- Hawks Ridge Location of Hawks Ridge in Edmonton
- Coordinates: 53°35′20″N 113°41′53″W﻿ / ﻿53.589°N 113.698°W
- Country: Canada
- Province: Alberta
- City: Edmonton
- Quadrant: NW
- Ward: Nakota Isga
- Sector: Northwest
- Area: Big Lake

Government
- • Administrative body: Edmonton City Council
- • Councillor: Reed Clarke
- Elevation: 659 m (2,162 ft)

= Hawks Ridge, Edmonton =

Hawks Ridge is a neighbourhood in northwest Edmonton, Alberta, Canada that was established in 2010 through the adoption of the Big Lake Neighbourhood Three Neighbourhood Structure Plan (NSP), which was renamed as the Hawks Ridge NSP in July 2011.

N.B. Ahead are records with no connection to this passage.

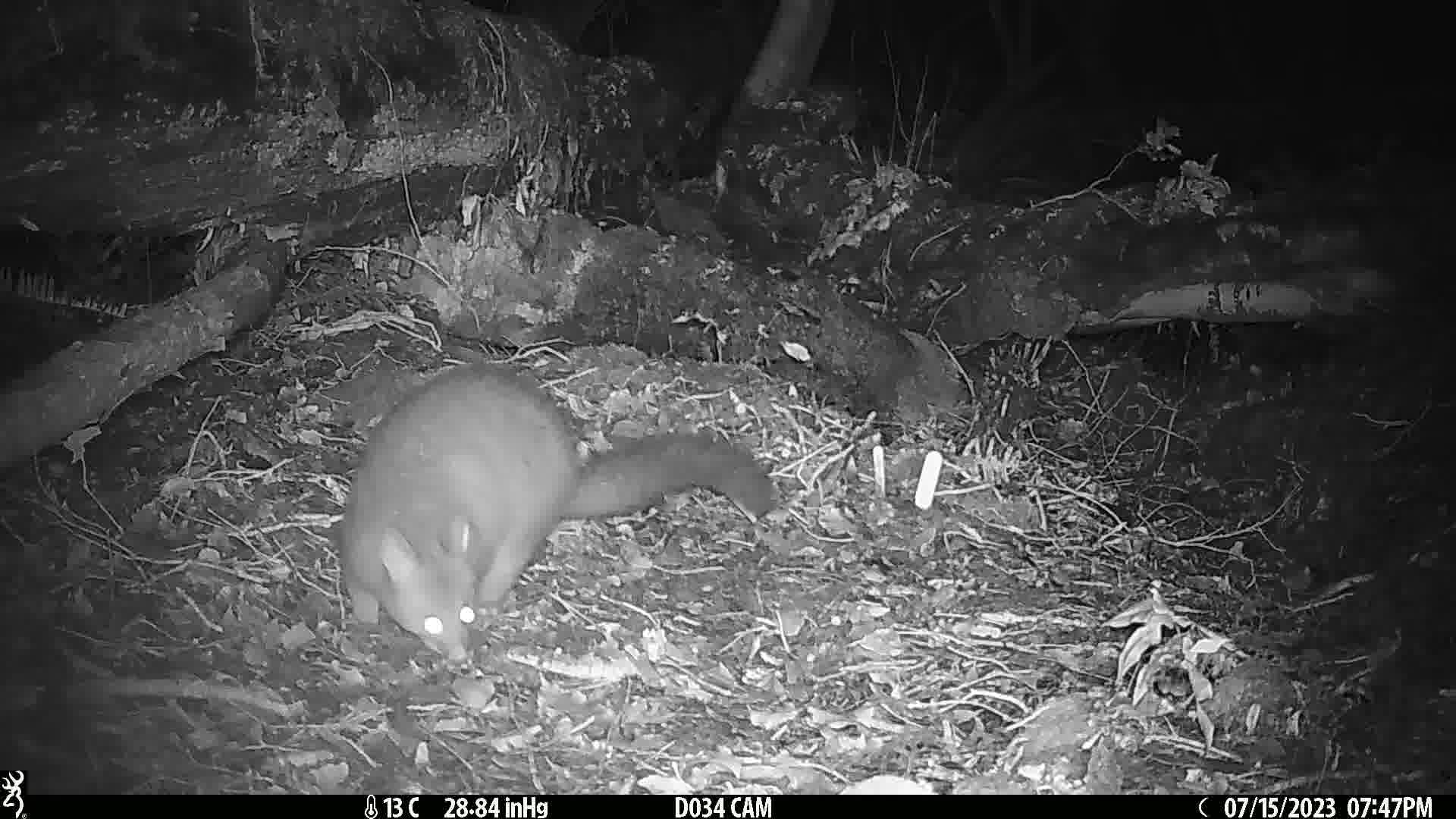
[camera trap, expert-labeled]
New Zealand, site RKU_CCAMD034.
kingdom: Animalia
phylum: Chordata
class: Mammalia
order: Diprotodontia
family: Phalangeridae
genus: Trichosurus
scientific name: Trichosurus vulpecula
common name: common brushtail possum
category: possum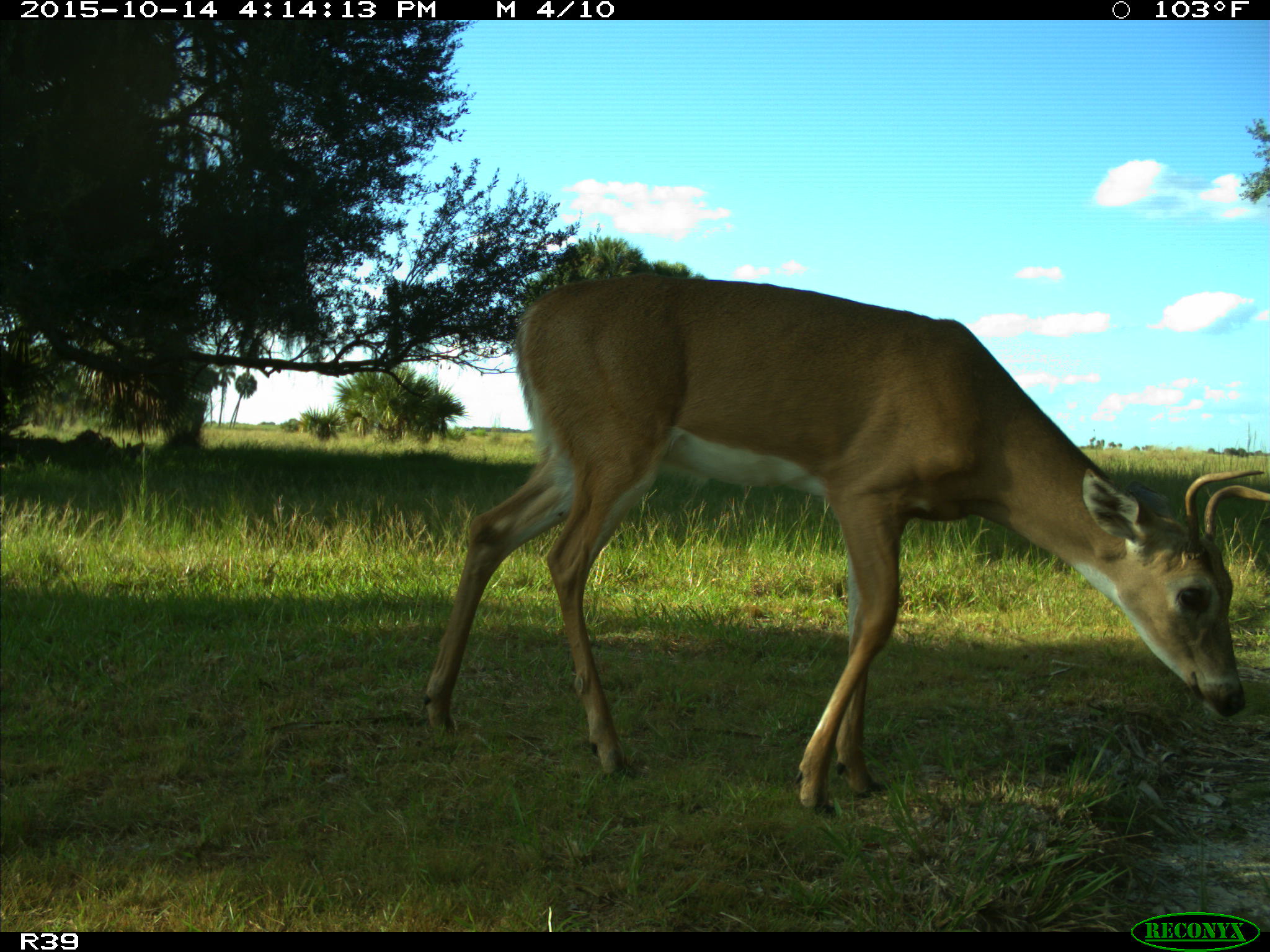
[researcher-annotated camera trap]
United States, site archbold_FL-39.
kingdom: Animalia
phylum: Chordata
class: Mammalia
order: Artiodactyla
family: Cervidae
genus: Odocoileus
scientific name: Odocoileus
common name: deer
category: unidentified deer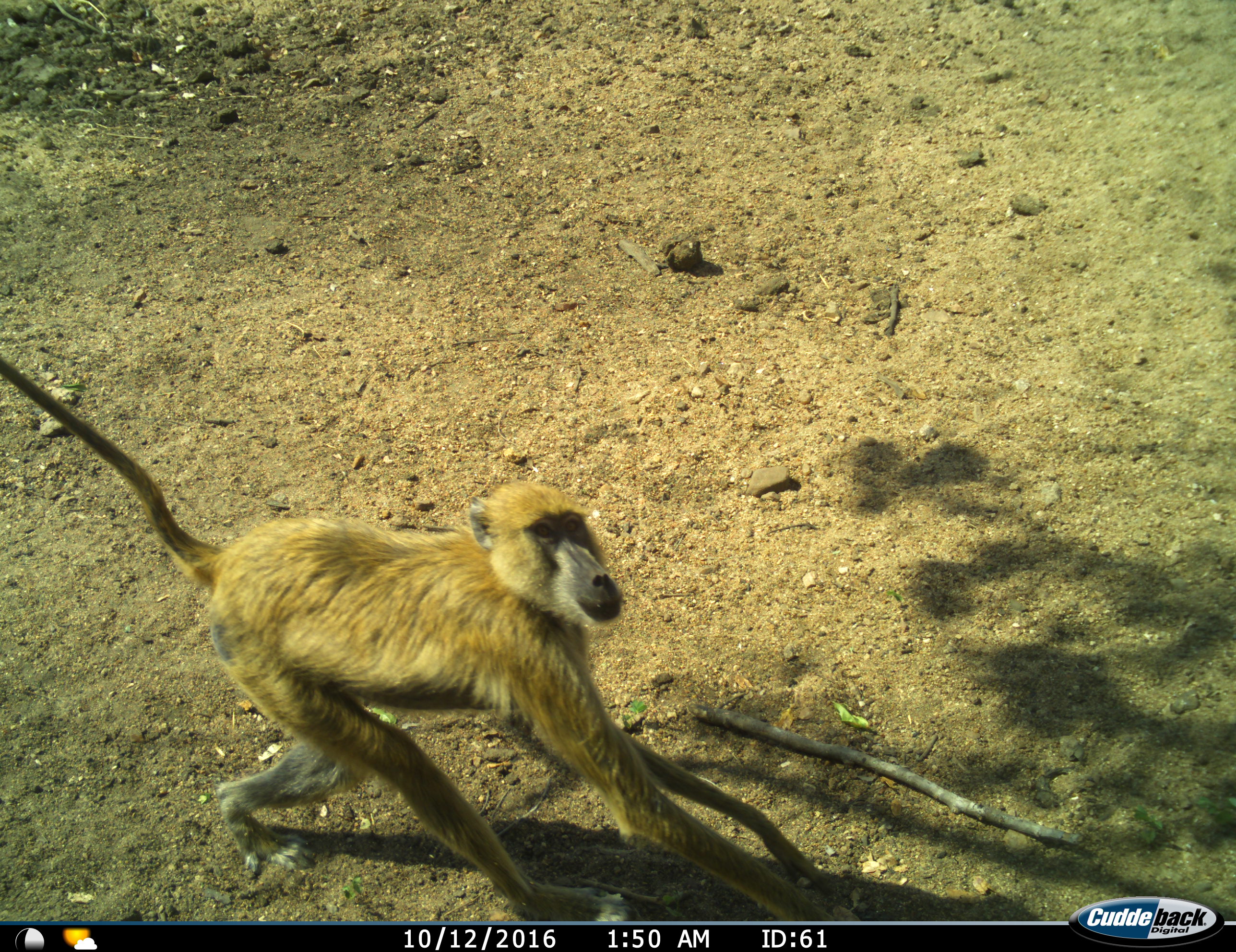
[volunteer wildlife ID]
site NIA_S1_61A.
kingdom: Animalia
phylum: Chordata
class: Mammalia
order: Primates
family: Cercopithecidae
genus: Papio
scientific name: Papio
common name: baboon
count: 1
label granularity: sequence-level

It is located within the Big Lake area and was originally considered Neighbourhood 3 within the Big Lake Area Structure Plan (ASP). It was officially named Hawks Ridge on September 21, 2010.

Hawks Ridge is bounded on the west by 231 Street, north by Big Lake, east by Winterburn Road (215 Street), and south by future Big Lake Neighbourhood 5.

A step toward development of the neighbourhood was met with some controversy when the ward councillor for the area voted against approving the first rezoning within the neighbourhood in July 2011. Councillor Linda Sloan opposed the rezoning based on the lack of servicing and infrastructure for the neighbourhood. The rezoning was approved by a vote of 11 to 1.